Work instruction 1: In the forum thread on noise and shots, modify everything from "which from what" down to "Measurements in PennyLane.", putting "Handbook" in place of "Codebook".
Work instruction 2: In the forum thread on noise and shots, what does the reply say is not recommended when using default.mixed?
Work instruction 3: Summarize the forum thread on noise and shots in two sentences.

Noise? Using shots vs no shots?

Hi, I am working with my design on a Hybrid Classical - Quantum model using Pennylane and Pytorch

class QuantumModel(nn.Module):
    def __init__(self):
        super().__init__()
        self.q_layer = qml.qnn.TorchLayer(full_circuit, weight_shapes)
        self.fc = nn.Linear(n_qubits, n_classes, dtype = torch.float64)  

    def forward(self, x):
        q_out = self.q_layer(x)
        logits = self.fc(q_out)  # raw scores, no softmax here
        return logits

where the full_circuit will measure all qubits, then I will have a Linear connection from 10 nodes to 3 nodes to classify 3 classes. However, I am using this device

dev = qml.device("default.qubit", wires=n_qubits)

which from what I’ve read is a ideal simulator, with no noise.
My professor requires me to train my circuit with noise in anyway possible

1. I have tried using default.mixed and qiskit.aer device but it will take too long so are there any alternatives to simulating noise like using actual hardware?
2. What is the difference between using no shots vs shots? I have read that using no shots means you are working analytically but can someone be more specific between the difference?

Hi @hiimhoanglam , welcome to the Forum!

You may find your answer to the question on Noise in our Codebook module on Noisy Quantum Theory. Note that using default.mixed with over 16 qubits is not recommended.

You may find the answer to your question on Shots on our Codebook topic on Measurements in PennyLane.

I hope this helps!

I have read the Codebook on Shots but I am still a bit unsure about the difference between no shots and shots

So no shots = analytic = Ideal simulation. But for larger circuit, the simulation will get longer exponentially? With shots, this is simulating actual hardware right? Because in actual quantum hardware we have to take the average of a certain number of circuit runs?

Hi @hiimhoanglam ,

Simulation of large circuits gets exponentially harder because the state gets exponentially bigger. This is regardless of whether or not you use shots, hence the reason why we’re building actual quantum computers.

Note that our simulators model the answer that a quantum computer would produce, but not the process of the quantum computer itself. We basically calculate a lot of vector and matrix multiplications, with very smart math under the hood, so that you can simulate your quantum algorithms. You can then decide whether you want to get the answer as shots, by taking a number of samples based on the probabilities given by the state, or you can get an expectation value (amongst other results) which gives you the analytical value based on those probabilities, basically equivalent to having a very very large number of shots.

Data segment:
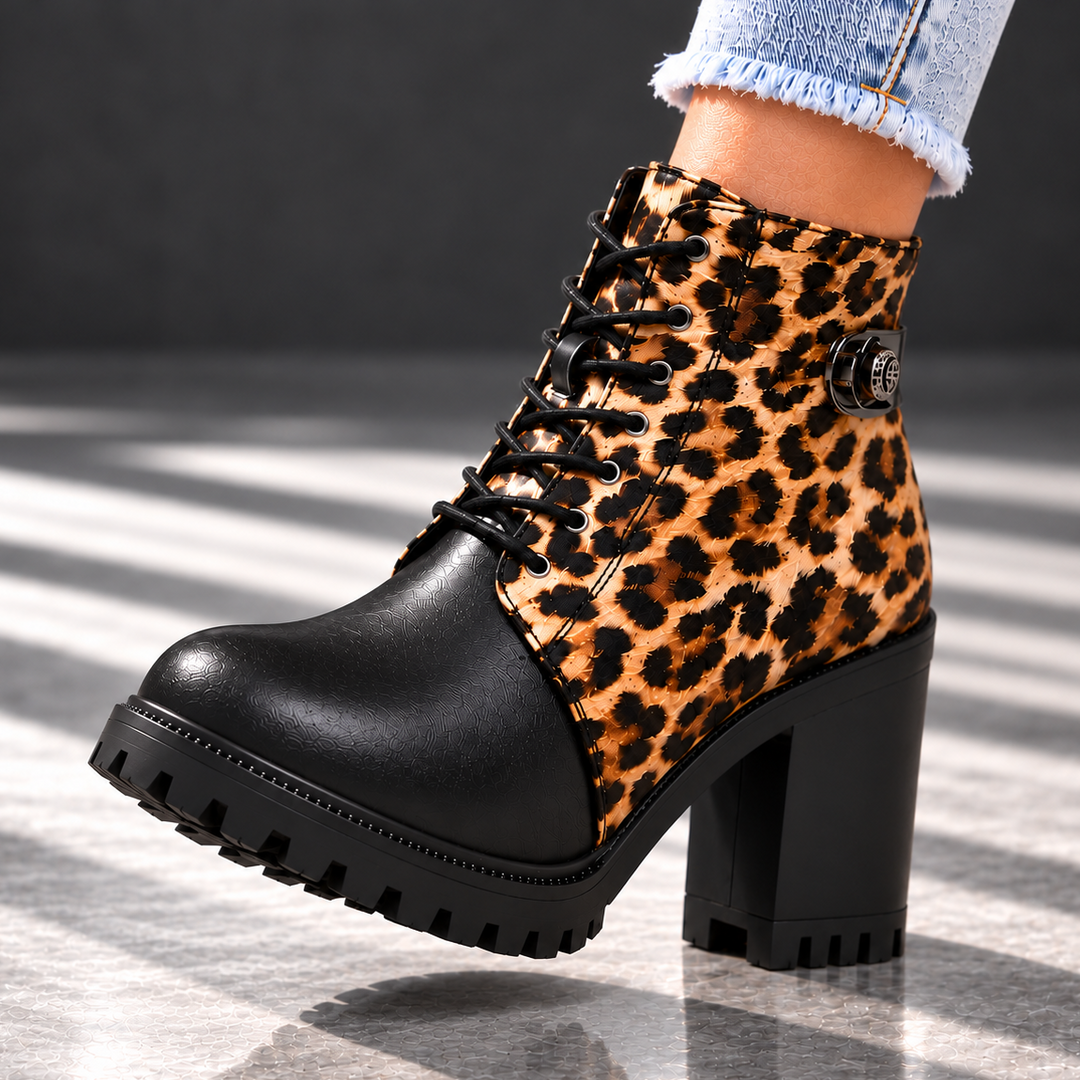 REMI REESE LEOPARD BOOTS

Written answer 1:
which from what I’ve read is a ideal simulator, with no noise.
My professor requires me to train my circuit with noise in anyway possible

1. I have tried using default.mixed and qiskit.aer device but it will take too long so are there any alternatives to simulating noise like using actual hardware?
2. What is the difference between using no shots vs shots? I have read that using no shots means you are working analytically but can someone be more specific between the difference?

Hi @hiimhoanglam , welcome to the Forum!

You may find your answer to the question on Noise in our Handbook module on Noisy Quantum Theory. Note that using default.mixed with over 16 qubits is not recommended.

You may find the answer to your question on Shots on our Handbook topic on Measurements in PennyLane.

Written answer 2: Using default.mixed with over 16 qubits is not recommended.

Written answer 3: A user building a hybrid classical-quantum model with PennyLane and PyTorch on the noiseless default.qubit device needs to train with noise, finds default.mixed and qiskit.aer too slow, and asks how using shots differs from using none. The replies point to Codebook material and explain that simulating large circuits grows exponentially harder either way, and that simulators can return either sampled shots or an analytical expectation value that is basically equivalent to a very large number of shots.